━━━━━ DATA EXTRACT ━━━━━
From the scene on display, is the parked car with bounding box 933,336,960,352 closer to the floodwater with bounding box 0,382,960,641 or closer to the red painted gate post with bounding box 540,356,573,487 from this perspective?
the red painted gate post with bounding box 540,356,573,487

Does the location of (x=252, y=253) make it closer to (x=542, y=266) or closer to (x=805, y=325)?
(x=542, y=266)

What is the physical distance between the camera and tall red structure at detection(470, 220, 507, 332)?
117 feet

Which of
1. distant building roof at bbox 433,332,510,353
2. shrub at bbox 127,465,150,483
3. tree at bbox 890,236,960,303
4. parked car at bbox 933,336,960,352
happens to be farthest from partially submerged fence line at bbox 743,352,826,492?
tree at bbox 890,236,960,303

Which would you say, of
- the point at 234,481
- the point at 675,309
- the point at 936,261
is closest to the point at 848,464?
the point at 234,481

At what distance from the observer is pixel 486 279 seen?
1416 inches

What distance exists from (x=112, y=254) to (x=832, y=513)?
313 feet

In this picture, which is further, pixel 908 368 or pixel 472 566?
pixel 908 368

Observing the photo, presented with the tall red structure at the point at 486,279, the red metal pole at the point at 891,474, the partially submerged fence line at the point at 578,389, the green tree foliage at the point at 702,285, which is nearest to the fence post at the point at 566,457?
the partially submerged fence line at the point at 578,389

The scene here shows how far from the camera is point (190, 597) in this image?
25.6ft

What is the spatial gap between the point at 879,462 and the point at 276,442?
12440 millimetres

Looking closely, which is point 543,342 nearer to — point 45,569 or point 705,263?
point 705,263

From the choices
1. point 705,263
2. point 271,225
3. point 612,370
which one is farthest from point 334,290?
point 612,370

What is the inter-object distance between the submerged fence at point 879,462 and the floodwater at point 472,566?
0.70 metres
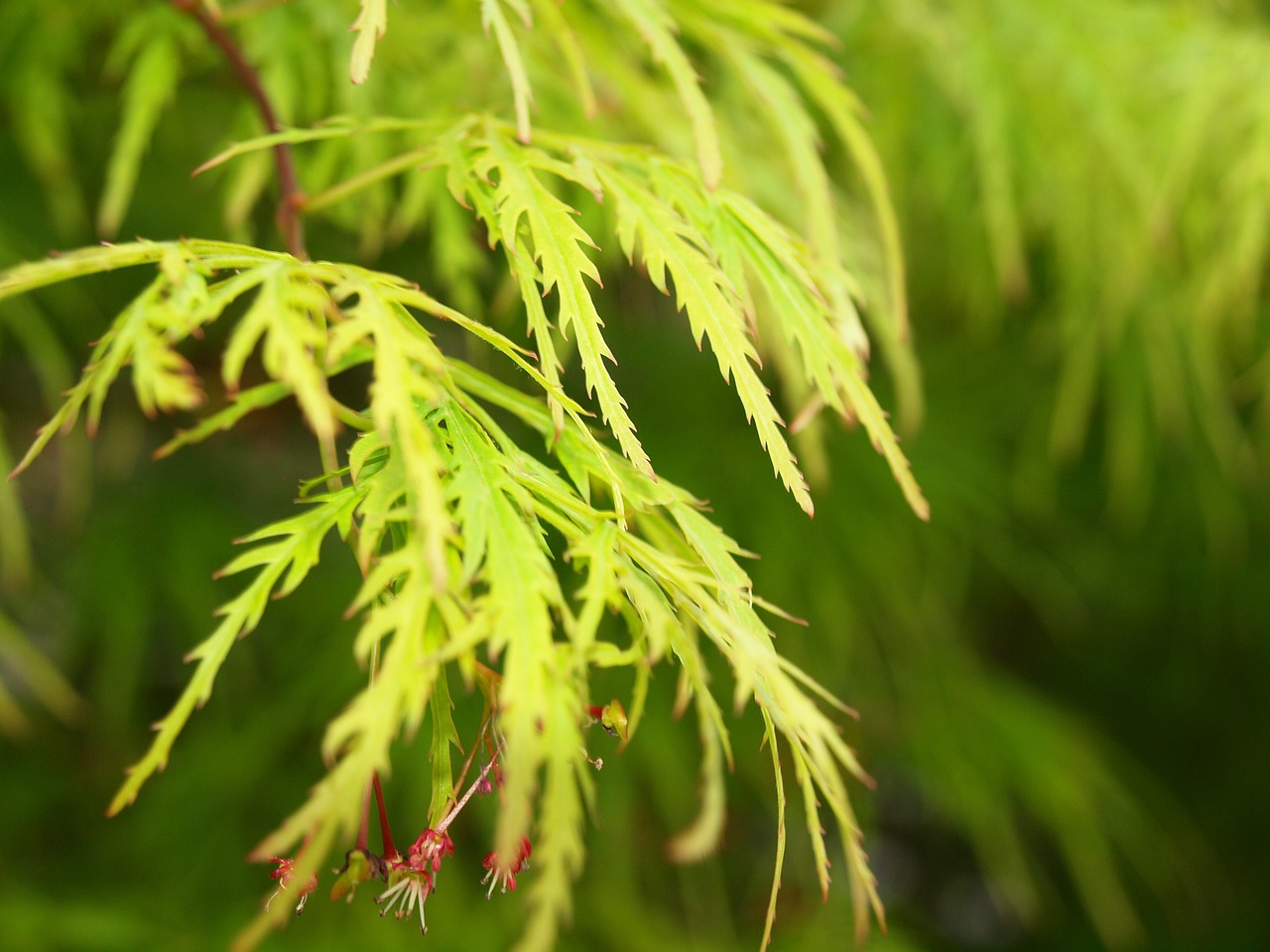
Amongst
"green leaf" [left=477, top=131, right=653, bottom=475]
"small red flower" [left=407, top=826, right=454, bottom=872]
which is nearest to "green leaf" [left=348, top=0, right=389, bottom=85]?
"green leaf" [left=477, top=131, right=653, bottom=475]

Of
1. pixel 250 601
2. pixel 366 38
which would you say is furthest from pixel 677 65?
pixel 250 601

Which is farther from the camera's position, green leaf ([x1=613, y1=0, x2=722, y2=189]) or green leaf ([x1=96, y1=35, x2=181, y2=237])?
green leaf ([x1=96, y1=35, x2=181, y2=237])

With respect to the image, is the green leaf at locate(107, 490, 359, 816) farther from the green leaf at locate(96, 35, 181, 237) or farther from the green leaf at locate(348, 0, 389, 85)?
the green leaf at locate(96, 35, 181, 237)

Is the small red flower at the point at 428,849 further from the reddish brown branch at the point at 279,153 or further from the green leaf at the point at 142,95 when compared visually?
the green leaf at the point at 142,95

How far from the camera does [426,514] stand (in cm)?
21

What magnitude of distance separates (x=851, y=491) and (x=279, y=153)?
73cm

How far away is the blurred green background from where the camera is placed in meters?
0.69

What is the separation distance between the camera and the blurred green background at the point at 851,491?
27.3 inches

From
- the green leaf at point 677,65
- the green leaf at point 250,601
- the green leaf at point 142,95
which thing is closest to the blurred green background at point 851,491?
the green leaf at point 142,95

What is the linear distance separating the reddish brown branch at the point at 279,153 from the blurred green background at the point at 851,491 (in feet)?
0.37

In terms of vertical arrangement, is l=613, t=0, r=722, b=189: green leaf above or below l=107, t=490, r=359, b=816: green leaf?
above

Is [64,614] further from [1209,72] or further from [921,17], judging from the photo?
A: [1209,72]

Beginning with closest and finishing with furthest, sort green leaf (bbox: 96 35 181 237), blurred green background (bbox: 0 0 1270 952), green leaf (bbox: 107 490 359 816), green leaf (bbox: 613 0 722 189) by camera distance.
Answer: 1. green leaf (bbox: 107 490 359 816)
2. green leaf (bbox: 613 0 722 189)
3. green leaf (bbox: 96 35 181 237)
4. blurred green background (bbox: 0 0 1270 952)

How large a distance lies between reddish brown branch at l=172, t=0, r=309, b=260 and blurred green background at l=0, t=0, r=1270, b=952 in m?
0.11
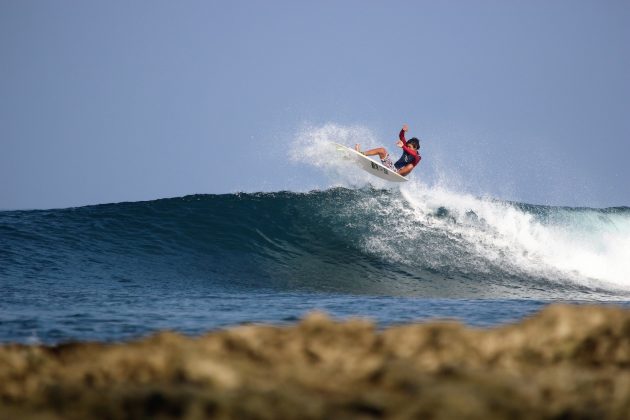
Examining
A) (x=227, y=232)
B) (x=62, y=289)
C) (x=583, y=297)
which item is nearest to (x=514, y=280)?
(x=583, y=297)

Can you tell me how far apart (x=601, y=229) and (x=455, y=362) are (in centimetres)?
2262

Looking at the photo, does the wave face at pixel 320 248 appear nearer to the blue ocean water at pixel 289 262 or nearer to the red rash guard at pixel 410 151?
the blue ocean water at pixel 289 262

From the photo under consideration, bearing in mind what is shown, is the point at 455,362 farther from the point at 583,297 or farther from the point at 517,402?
the point at 583,297

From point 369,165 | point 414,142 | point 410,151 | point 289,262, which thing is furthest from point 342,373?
point 369,165

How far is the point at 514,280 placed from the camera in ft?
53.5

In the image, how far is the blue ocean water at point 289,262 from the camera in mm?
9756

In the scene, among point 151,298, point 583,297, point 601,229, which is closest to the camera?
point 151,298

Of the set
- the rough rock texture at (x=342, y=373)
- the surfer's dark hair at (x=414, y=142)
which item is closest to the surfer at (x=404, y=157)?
the surfer's dark hair at (x=414, y=142)

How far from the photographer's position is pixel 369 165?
1878cm

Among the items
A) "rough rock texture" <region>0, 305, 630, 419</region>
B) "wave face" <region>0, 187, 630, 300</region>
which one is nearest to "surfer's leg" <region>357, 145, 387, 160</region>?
"wave face" <region>0, 187, 630, 300</region>

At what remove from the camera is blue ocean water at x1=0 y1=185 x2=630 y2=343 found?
976cm

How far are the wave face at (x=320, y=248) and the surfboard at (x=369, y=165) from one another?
0.97m

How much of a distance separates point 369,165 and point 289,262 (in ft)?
12.5

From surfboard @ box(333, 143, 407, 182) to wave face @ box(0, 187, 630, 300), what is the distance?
97 cm
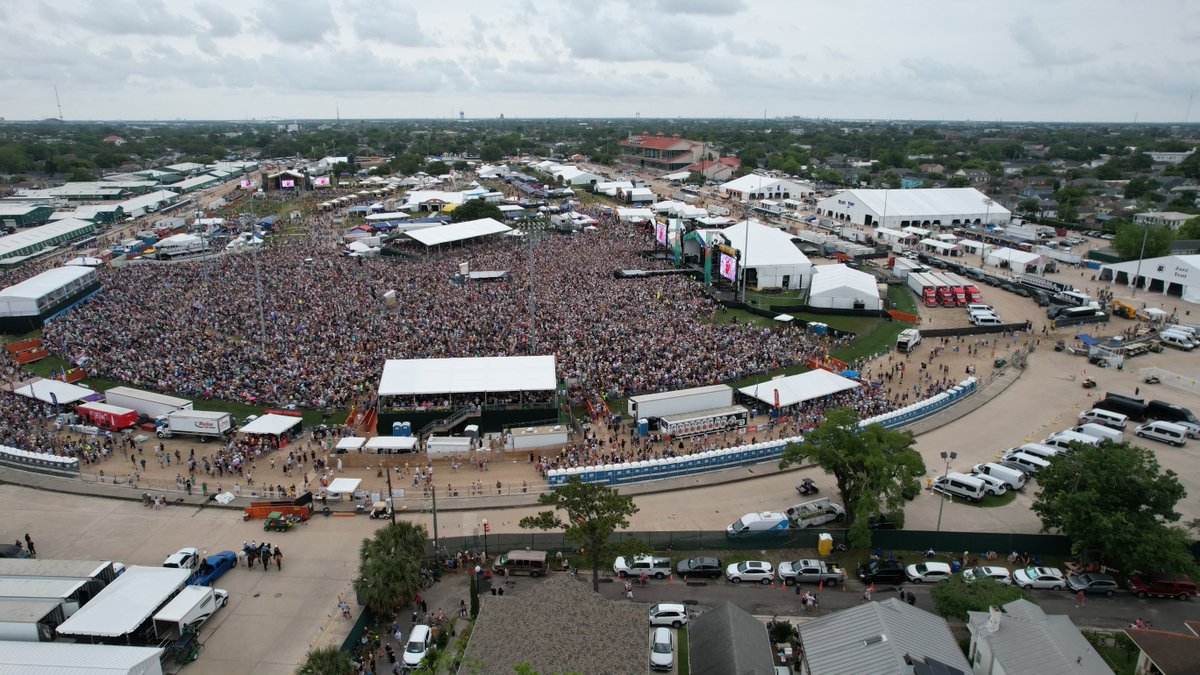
━━━━━
**WHAT YOU WILL DO**
Reproduce the data verbatim from the line containing "Among the items" through the end of the data, including both ends, and leave out the pictures.

**THE RESULT**
Among the items
A) "rough rock texture" <region>0, 305, 630, 419</region>
B) "wave face" <region>0, 187, 630, 300</region>
which one is nearest to "surfer's leg" <region>357, 145, 387, 160</region>?
"wave face" <region>0, 187, 630, 300</region>

At what remove from the camera is blue ocean water at x1=0 y1=185 x2=630 y2=343 found?
976cm

How far are the wave face at (x=320, y=248) and the surfboard at (x=369, y=165) from one another?
0.97m

How much of a distance separates point 369,165 and point 289,262 (in ft)?
12.5

From surfboard @ box(333, 143, 407, 182) to wave face @ box(0, 187, 630, 300), what is the distance?
97 cm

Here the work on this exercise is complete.